EXCERPTED TEXT:
>> START
The Natural Theology of Negation

In ‘Christianity and Classical Culture‘, Jaroslav Pelikan spends a good deal of time on the topics of both natural theology and negative theology, or apophatic theology, in the thought of the Cappodicians. The Cappodicians were concerned not only with the dogmas of the Trinity, Holy Spirit and so on but also with interacting from the classical Greek culture in which they were steeped, and they had no hesitation in appropriating what they took to be parallels between classical thought and Christian thought.

A key example can be found in Gregory of Nyssa, whose overall method was what we might call a method of ‘circumcision’ – so named because he took there to be a number of doctrines in classical thought (creation, for example) that in and of themselves were sound but needed to have the corrupting aspects cut away, as it were (in this case, Gregory cuts away Plato’s doctrine of the co-existence and co-eternality of matter with the creator).

Gregory’s method, then, looks something like this:

(1) find parallels between classical thought and Christian thought

(2) tease out the truths in the parallels

(2a) from (1) and (2) establish a kind of ‘natural theology’

(3) cut away the contrasts – the corrupting philosophy attached to the parallels

Gregory can thus point to a ‘natural theology’ or ‘natural religion’ – he is fond of saying ‘Does not nature say the same?’, when arguing for Christianity, and provide some answers to objections to his faith. This was a key task for the Cappodicians and indeed their apologetics overlap considerably with their evangelistic and pastoral concerns (at times it is difficult to even distinguish between the three).

Taken in an unqualified sense such a method poses grave dangers – it is but a step from the above method to drawing positive statements about the divine on the basis of created, finite things, and this was a danger of which the Cappodicians were fully aware. It was with this danger in mind that they expounded their negative theology:

‘To protect themselves against distortion, whether accidental or deliberate, any “proper conceptions about the divine nature”, therefore, needed to begin from the fundamental premise that the divine nature was “unlike anything known” that might be used in speaking about it.’ (Jaroslav Pelikan, ‘Christianity and Classical Culture’, p. 45

Such was the language of negation – the recognition that there was no way for human thought or language to ever comprehend fully the divine. There is no perfect analogy – any analogy had to proceed with the presupposition that while it may be an understandable analogy it is ultimately an inadequate one. Apophatic theology thus serves as a guide or a boundary marker within which reason is free:

‘For negative theology could be construed not only as a limitation on the mind but at the same time as a liberation of the mind, setting the human reason, as the image of God, free to pursue its speculations within the boundaries that had been set for it.’ (p. 57)

It is not reason itself, however, that recognizes these limits. This recognition comes through faith, a mode of knowing given through grace, and it is faith that recognizes and accepts the transcendence of God – for Gregory, the divine has its being where thought does not reach.
>> END
DIRECTION A: Translate this sentence from the passage on the natural theology of negation into Spanish: "Such was the language of negation – the recognition that there was no way for human thought or language to ever comprehend fully the divine."
DIRECTION B: Update the passage on the natural theology of negation between "Gregory can thus" and "between the three).", inclusive, changing "apologetics" to "apologetic writings".
DIRECTION C: In the passage on the natural theology of negation, what does Gregory cut away from the doctrine of creation?

SUPPLIED INFORMATION:
>> START
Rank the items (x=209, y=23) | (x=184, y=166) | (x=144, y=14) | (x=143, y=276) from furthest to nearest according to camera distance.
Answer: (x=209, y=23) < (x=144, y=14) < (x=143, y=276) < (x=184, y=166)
>> END
FINAL RESULT A: Tal era el lenguaje de la negación: el reconocimiento de que no había manera de que el pensamiento o el lenguaje humanos llegaran jamás a comprender plenamente lo divino.

FINAL RESULT B:
Gregory can thus point to a ‘natural theology’ or ‘natural religion’ – he is fond of saying ‘Does not nature say the same?’, when arguing for Christianity, and provide some answers to objections to his faith. This was a key task for the Cappodicians and indeed their apologetic writings overlap considerably with their evangelistic and pastoral concerns (at times it is difficult to even distinguish between the three).

FINAL RESULT C: He cuts away Plato's doctrine of the co-existence and co-eternality of matter with the creator.